Performance hacking: "indexing" Qlik data model tables (part 1/2)

If it interests you to reduce calculation time by upwards of 50% with minimal coding and in a way that is invisible to users, please read on. If you only work with small applications and/or a small number of users, this won't matter as much (but still might be interesting).

I wrote about this a while ago, which Rob has also recently mentioned, but feel the topic needs deeper explanation and ideas for how to use it to your advantage.

Discovery

I noticed the effect of sorting Qlik data model tables during a project in 2011. It started with observing that the order in which I joined dimensions to a fact table resulted in different compressed file sizes and different calculation performance, despite having the same data model structure, volume, and values in all scenarios. So weird. Then I went so far as to join a table to itself, resident loading just one field -- literally the exact same table, before and after -- and that was also changing the file size and performance. Weirder still.

──────

#### Exercise tasks:
[a] According to the post on indexing Qlik data model tables, in what year did the writer first notice the effect of sorting tables?
[b] Continue the post on indexing Qlik data model tables from the point where it stops.

Annotation records:
──────

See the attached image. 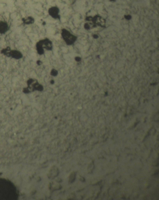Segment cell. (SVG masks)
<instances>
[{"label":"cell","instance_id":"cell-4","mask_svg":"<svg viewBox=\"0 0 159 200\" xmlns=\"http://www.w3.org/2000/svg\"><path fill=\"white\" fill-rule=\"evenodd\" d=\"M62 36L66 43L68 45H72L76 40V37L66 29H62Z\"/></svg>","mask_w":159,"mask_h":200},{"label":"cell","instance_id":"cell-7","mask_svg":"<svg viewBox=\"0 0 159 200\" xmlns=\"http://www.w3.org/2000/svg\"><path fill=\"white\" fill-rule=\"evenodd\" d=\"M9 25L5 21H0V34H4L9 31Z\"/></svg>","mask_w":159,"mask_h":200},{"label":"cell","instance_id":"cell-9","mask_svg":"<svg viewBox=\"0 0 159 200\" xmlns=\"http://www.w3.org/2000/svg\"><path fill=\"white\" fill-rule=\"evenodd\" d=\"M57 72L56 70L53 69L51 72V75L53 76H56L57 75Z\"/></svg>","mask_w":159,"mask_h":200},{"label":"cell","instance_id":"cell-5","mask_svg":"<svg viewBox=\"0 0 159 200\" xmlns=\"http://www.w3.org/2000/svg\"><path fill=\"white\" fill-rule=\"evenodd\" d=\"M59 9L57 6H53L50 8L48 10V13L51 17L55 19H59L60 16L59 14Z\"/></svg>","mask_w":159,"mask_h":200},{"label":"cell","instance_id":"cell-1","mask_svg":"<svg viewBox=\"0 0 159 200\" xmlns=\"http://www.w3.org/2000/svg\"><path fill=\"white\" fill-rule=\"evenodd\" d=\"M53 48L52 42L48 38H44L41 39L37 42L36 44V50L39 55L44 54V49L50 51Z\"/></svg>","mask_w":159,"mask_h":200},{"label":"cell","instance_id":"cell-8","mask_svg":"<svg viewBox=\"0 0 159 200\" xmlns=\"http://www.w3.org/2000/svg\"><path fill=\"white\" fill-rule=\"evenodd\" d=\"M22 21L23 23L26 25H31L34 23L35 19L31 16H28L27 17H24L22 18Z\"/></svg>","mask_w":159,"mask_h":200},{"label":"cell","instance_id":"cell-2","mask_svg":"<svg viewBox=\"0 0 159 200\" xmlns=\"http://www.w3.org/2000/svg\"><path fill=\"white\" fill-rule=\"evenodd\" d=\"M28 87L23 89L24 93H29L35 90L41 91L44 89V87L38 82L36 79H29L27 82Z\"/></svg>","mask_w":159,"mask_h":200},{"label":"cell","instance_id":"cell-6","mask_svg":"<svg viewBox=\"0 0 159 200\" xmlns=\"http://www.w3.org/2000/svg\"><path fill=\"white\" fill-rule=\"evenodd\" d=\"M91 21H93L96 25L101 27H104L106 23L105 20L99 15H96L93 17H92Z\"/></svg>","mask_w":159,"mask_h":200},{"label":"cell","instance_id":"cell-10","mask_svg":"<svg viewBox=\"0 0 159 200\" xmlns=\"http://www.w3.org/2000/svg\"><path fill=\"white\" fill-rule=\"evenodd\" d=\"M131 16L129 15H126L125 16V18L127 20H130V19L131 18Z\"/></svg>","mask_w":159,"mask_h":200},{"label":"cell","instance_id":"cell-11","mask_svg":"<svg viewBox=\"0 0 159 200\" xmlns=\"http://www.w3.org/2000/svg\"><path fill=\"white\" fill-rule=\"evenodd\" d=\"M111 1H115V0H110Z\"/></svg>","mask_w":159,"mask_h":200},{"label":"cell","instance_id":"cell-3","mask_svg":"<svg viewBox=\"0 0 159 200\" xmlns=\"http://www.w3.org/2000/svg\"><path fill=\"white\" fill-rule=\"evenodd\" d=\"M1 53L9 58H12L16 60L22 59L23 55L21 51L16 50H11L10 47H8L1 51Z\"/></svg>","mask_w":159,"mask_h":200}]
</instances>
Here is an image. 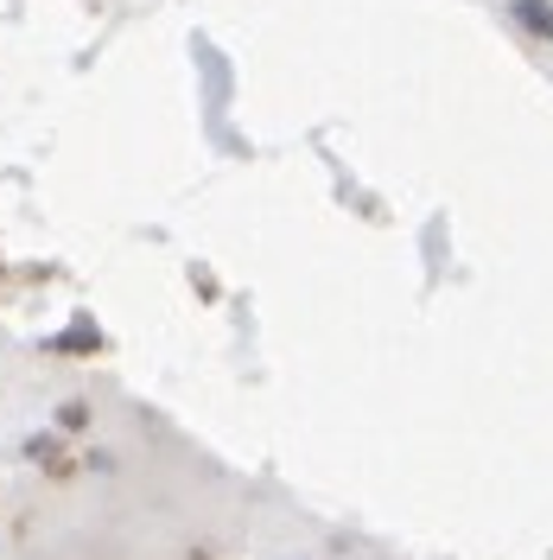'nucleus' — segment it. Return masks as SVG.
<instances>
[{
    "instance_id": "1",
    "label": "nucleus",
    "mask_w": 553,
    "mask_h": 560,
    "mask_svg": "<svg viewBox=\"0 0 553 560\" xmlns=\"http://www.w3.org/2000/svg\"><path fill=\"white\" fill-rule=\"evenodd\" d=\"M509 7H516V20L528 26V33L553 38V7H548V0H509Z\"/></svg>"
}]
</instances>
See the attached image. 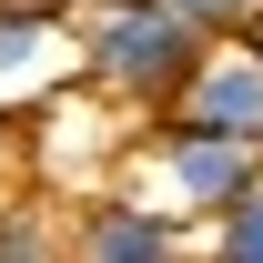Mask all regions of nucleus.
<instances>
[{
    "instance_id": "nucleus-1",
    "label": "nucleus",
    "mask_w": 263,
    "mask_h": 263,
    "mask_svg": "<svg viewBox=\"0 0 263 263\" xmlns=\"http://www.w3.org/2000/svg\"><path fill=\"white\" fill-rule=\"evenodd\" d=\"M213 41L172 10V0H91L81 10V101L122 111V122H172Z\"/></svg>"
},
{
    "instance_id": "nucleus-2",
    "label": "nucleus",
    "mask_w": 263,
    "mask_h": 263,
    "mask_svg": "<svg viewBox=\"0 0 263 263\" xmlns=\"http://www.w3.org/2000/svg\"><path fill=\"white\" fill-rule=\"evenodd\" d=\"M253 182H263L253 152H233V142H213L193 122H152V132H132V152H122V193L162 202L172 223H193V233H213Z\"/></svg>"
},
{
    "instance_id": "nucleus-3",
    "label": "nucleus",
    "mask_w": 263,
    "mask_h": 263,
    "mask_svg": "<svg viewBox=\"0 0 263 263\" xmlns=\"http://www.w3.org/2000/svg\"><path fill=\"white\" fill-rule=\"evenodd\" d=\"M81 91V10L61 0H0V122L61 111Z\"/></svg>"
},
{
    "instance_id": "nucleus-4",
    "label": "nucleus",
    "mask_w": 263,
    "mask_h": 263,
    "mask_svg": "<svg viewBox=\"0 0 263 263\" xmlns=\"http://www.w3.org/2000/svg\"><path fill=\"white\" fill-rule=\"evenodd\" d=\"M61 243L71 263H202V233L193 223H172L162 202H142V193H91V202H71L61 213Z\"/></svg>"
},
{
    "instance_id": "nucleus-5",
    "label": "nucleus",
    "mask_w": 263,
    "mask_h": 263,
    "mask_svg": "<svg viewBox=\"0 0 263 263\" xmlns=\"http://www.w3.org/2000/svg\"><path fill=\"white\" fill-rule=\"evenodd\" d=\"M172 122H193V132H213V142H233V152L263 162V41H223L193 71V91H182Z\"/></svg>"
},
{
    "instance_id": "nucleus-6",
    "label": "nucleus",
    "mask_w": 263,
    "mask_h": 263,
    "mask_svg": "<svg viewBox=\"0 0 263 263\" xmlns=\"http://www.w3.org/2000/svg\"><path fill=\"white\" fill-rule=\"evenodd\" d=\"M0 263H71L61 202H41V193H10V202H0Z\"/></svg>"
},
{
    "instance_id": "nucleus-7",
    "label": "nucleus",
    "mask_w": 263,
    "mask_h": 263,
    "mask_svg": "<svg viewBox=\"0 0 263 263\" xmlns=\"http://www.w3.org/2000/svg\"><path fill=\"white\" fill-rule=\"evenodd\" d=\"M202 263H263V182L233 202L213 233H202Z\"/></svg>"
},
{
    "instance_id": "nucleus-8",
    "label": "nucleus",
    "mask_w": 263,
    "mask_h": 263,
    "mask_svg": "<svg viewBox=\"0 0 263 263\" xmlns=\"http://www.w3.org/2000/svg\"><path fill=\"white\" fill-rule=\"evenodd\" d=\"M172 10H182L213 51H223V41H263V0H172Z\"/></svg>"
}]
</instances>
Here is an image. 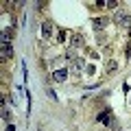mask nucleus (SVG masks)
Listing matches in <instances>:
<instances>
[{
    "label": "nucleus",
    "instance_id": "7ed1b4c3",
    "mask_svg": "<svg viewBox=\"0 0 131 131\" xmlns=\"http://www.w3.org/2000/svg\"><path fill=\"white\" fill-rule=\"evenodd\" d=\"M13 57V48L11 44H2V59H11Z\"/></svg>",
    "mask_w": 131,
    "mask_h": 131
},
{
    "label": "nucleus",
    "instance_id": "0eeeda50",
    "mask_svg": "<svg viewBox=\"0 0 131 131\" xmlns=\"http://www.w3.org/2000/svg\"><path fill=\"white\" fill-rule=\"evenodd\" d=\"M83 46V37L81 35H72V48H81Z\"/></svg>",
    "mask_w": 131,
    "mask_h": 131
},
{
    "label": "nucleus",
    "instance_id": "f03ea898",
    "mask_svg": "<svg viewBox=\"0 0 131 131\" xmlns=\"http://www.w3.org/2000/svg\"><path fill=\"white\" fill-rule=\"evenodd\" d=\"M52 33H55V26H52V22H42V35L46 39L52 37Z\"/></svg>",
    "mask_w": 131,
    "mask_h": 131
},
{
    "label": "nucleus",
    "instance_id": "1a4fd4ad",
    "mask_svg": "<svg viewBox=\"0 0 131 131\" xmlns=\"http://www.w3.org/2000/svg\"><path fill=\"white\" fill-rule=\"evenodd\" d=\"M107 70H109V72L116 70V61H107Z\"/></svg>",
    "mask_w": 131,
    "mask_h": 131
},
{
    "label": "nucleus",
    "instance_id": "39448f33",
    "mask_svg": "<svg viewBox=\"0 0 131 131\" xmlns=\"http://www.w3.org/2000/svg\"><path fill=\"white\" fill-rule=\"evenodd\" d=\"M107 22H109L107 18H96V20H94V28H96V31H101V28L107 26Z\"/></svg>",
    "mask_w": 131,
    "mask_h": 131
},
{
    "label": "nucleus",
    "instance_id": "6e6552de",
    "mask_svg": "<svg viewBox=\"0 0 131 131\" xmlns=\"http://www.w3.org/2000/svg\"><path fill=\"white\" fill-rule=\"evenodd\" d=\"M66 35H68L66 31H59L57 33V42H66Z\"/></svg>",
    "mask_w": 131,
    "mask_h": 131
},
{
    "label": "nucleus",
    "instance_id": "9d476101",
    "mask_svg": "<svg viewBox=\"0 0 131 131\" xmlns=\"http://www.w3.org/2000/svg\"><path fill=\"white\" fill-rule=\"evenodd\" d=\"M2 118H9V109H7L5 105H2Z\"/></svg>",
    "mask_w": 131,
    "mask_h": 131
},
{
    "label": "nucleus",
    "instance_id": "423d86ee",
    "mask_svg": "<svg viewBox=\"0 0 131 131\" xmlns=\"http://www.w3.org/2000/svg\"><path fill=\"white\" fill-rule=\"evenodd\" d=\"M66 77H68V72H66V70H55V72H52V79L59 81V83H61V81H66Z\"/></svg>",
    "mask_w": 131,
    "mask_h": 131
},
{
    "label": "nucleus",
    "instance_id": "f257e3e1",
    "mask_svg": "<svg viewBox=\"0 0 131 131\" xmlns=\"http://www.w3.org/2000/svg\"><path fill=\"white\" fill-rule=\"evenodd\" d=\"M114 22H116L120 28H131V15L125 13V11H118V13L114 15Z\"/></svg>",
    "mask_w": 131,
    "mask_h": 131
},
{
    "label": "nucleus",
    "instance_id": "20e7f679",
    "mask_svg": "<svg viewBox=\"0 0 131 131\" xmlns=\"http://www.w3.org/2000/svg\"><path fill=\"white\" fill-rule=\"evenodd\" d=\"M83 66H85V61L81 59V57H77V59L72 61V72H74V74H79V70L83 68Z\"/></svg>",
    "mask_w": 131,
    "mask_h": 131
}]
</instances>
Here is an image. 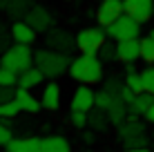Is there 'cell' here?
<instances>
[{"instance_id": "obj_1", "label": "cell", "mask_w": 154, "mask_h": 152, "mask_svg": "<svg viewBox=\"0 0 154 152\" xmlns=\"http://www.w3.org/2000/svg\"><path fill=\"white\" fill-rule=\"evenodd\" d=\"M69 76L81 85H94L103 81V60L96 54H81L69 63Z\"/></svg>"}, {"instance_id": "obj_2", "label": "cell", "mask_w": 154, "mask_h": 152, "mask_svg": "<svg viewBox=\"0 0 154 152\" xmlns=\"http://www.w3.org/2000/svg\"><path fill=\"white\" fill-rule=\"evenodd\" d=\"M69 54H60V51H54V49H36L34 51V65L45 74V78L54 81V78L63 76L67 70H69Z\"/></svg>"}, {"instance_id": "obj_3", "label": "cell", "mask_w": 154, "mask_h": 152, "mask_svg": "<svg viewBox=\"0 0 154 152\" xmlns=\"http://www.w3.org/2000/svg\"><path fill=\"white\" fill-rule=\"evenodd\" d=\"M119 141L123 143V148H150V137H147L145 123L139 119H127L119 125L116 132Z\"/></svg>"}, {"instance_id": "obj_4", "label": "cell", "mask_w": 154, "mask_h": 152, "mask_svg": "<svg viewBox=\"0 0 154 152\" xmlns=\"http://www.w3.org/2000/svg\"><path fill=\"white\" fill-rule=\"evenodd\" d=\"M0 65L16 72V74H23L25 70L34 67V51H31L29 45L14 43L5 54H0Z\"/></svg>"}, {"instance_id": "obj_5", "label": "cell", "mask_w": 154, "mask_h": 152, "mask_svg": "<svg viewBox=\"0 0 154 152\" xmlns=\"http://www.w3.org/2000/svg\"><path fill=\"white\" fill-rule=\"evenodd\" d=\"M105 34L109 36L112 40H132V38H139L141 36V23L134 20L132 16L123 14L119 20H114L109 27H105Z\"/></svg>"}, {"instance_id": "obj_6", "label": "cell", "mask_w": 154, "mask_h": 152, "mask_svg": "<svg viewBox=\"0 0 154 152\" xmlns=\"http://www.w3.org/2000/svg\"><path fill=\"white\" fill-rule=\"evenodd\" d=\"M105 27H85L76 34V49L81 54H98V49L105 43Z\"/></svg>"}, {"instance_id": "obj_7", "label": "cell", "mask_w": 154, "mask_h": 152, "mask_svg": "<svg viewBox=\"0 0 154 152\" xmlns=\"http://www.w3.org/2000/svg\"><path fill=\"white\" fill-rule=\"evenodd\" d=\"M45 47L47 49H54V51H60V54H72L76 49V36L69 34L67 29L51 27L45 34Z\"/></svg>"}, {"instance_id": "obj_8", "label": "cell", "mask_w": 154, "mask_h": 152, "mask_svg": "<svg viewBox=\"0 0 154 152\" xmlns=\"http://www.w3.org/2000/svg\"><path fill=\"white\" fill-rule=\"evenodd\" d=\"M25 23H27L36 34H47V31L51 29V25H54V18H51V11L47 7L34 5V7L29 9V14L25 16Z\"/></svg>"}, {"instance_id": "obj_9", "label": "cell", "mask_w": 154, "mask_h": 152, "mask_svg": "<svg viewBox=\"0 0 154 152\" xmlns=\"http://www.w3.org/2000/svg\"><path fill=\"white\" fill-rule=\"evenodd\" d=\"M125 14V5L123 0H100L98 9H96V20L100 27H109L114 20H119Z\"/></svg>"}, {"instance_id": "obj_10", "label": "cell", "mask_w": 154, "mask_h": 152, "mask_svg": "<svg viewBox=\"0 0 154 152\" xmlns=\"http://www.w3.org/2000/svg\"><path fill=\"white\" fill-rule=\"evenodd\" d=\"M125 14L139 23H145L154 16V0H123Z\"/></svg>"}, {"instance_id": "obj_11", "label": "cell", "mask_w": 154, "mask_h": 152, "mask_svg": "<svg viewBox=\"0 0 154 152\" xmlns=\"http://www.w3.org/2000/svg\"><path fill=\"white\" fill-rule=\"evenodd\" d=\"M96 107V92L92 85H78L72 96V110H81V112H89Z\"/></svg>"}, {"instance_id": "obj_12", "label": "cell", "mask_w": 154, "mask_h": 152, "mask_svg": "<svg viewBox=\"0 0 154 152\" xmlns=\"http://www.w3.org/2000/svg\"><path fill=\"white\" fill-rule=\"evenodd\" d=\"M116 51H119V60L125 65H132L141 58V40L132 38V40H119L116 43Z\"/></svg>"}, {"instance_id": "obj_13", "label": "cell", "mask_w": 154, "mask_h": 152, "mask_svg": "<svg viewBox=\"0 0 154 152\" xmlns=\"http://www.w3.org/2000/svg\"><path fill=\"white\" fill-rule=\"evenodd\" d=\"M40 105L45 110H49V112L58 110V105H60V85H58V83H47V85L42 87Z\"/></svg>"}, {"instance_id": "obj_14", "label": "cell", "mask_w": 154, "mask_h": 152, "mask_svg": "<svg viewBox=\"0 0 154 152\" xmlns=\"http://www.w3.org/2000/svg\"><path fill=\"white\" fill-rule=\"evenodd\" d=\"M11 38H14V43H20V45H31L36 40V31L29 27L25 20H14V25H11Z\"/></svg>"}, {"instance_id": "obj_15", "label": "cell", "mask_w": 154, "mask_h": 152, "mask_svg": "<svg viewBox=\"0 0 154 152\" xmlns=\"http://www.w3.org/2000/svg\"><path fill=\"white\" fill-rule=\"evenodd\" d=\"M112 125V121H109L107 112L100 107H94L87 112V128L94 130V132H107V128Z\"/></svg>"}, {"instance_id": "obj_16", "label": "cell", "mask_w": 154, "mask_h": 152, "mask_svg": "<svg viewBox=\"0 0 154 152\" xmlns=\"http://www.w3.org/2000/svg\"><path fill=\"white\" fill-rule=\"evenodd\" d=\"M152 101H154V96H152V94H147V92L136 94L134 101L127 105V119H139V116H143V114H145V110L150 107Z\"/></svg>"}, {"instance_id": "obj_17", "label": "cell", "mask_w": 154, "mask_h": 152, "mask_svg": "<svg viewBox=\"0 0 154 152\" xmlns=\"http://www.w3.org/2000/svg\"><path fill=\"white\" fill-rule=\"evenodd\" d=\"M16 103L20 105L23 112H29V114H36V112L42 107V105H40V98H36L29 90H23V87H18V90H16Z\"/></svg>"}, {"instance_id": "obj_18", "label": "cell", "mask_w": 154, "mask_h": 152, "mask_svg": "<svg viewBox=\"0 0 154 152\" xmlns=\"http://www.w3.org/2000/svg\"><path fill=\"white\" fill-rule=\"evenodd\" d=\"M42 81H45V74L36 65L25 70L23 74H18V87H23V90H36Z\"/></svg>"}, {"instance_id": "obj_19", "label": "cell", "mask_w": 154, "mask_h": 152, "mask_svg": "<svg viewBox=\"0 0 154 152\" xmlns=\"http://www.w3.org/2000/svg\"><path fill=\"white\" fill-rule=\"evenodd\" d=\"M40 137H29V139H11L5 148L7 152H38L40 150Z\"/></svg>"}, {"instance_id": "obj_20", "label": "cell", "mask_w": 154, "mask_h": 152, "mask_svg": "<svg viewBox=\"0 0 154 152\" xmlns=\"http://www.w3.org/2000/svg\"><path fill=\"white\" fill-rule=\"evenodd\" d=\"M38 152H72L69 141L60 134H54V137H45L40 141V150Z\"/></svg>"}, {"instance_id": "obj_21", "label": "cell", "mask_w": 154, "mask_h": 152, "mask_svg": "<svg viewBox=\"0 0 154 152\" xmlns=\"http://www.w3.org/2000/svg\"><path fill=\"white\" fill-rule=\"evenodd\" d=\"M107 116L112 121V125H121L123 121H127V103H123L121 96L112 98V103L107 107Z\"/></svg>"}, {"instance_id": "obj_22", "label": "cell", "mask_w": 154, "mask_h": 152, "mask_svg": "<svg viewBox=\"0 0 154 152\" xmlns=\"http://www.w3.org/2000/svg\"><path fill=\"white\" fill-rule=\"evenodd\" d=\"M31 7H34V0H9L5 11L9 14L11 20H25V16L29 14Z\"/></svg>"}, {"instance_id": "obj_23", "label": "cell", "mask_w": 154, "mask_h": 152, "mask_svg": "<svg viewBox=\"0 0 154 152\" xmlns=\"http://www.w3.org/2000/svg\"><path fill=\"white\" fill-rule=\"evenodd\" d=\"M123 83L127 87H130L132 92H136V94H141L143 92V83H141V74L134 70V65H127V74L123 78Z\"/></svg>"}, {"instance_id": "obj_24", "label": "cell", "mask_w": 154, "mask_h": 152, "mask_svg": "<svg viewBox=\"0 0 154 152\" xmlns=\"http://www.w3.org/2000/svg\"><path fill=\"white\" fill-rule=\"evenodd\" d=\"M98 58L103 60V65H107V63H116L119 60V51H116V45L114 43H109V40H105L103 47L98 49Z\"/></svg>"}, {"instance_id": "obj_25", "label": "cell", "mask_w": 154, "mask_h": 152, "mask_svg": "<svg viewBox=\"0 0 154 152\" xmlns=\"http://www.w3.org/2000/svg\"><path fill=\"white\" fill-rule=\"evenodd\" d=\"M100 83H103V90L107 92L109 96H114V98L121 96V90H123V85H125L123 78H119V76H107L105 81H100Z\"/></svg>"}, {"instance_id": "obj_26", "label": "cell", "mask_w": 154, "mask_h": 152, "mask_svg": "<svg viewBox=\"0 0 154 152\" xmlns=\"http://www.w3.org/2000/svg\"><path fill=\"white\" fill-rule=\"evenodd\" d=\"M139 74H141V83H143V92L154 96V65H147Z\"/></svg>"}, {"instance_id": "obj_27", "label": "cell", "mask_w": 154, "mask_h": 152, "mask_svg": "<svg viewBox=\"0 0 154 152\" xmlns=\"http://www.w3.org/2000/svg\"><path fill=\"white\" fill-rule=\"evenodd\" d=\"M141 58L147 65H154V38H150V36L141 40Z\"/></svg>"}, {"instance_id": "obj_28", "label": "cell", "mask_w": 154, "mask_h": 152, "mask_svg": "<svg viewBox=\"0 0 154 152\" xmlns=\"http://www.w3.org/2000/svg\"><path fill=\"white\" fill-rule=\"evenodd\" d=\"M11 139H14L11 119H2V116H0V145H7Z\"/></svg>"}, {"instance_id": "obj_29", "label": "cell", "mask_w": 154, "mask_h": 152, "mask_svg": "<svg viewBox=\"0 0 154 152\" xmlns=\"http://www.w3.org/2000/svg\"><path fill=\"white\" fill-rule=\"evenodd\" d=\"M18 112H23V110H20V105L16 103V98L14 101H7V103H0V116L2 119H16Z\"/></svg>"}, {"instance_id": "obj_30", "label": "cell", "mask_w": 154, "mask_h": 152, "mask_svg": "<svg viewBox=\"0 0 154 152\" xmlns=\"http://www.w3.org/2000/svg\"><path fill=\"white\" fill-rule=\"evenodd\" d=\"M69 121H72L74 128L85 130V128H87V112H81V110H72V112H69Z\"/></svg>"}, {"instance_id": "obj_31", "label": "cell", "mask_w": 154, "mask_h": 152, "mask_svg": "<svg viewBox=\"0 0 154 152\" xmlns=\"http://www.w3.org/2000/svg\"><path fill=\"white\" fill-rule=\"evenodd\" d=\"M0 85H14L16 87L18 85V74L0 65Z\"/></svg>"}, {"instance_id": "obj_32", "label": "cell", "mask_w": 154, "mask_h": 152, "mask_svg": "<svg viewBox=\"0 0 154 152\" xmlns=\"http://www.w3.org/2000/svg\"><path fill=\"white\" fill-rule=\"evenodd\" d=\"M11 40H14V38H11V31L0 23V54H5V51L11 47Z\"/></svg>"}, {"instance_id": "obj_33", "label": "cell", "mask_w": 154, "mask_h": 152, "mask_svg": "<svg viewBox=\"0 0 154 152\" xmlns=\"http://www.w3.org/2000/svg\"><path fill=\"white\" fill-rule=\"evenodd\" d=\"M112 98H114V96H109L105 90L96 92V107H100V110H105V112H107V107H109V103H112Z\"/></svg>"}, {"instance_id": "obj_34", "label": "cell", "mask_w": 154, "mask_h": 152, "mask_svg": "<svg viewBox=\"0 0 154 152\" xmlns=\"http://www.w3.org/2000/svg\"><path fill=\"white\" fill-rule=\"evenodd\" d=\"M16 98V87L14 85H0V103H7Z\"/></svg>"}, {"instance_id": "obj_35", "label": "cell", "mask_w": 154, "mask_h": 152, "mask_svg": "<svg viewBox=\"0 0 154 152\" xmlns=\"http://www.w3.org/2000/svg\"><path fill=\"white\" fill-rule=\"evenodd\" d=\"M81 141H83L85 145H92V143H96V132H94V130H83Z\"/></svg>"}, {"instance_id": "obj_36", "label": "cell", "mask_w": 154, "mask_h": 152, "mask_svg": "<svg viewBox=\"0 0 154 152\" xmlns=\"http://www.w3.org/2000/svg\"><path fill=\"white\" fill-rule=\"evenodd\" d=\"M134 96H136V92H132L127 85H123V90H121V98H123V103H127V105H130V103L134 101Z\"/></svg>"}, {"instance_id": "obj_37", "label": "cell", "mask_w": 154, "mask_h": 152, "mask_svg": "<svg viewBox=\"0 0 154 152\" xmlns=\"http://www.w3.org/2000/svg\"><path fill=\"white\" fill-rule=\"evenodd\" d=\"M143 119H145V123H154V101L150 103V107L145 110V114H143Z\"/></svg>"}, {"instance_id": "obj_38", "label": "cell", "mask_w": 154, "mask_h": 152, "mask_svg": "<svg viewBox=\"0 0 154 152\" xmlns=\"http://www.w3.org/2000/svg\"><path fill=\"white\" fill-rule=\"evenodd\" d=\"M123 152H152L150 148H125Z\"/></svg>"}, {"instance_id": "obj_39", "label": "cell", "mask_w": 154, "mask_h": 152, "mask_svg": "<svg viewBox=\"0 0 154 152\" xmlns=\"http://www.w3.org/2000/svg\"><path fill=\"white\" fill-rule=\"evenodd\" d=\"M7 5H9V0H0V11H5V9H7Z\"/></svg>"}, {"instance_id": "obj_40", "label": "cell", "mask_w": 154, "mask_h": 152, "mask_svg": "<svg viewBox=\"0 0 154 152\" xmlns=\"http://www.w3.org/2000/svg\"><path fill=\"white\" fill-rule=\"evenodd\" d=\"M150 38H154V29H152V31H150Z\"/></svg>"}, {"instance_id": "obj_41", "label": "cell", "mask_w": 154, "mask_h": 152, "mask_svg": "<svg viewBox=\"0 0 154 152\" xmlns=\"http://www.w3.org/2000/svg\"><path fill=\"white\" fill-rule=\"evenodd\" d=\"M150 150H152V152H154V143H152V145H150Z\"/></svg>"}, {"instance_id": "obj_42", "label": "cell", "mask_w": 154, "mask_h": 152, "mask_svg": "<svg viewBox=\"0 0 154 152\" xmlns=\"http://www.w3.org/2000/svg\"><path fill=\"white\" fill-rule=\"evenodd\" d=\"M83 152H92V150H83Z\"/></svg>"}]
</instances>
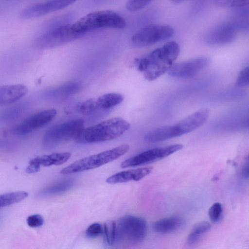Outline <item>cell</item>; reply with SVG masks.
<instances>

──────

#### Answer list:
[a] 2011

[b]
I soon figured out why that was happening: when you join two tables in Qlik, the resulting table is ordered by the key field that was used to join -- like an ORDER BY, but ordered by the key field values' original load order rather than ascending or descending order. Thus, if you join a series of tables, the ultimate table is ordered by the last key field used for a join.

Ordering the data by a field (as opposed to the arbitrary row order) also changed how much Qlik was able to compress the data on disk and the speeds of calculations in the application.

Try it!

1. Copy and paste this script into a new application to generate our sample data set. Save and reload.

Fact:
LOAD
Ceil(Rand() * 10) as [Customer ID],
Round(Rand() * 1000, .01) as [Sales Amt]
AUTOGENERATE
100;

//LEFT JOIN (Fact)
//LOAD DISTINCT
// [Customer ID]
//RESIDENT
// Fact;

2. In the data model viewer, note that the order of Customer IDs in the fact table is random.


3. Uncomment the LEFT JOIN, save, and reload again. NB: I am doing a JOIN because it takes significantly less time and overhead for the same result, compared to resident loading the table (usually a very large table) with an ORDER BY. More details here.

4. In the data model viewer, note that the like Customer IDs in the fact table have been grouped together, as a result of the join on Customer ID.


Congratulations! You have just "indexed" a table in the Qlik data model.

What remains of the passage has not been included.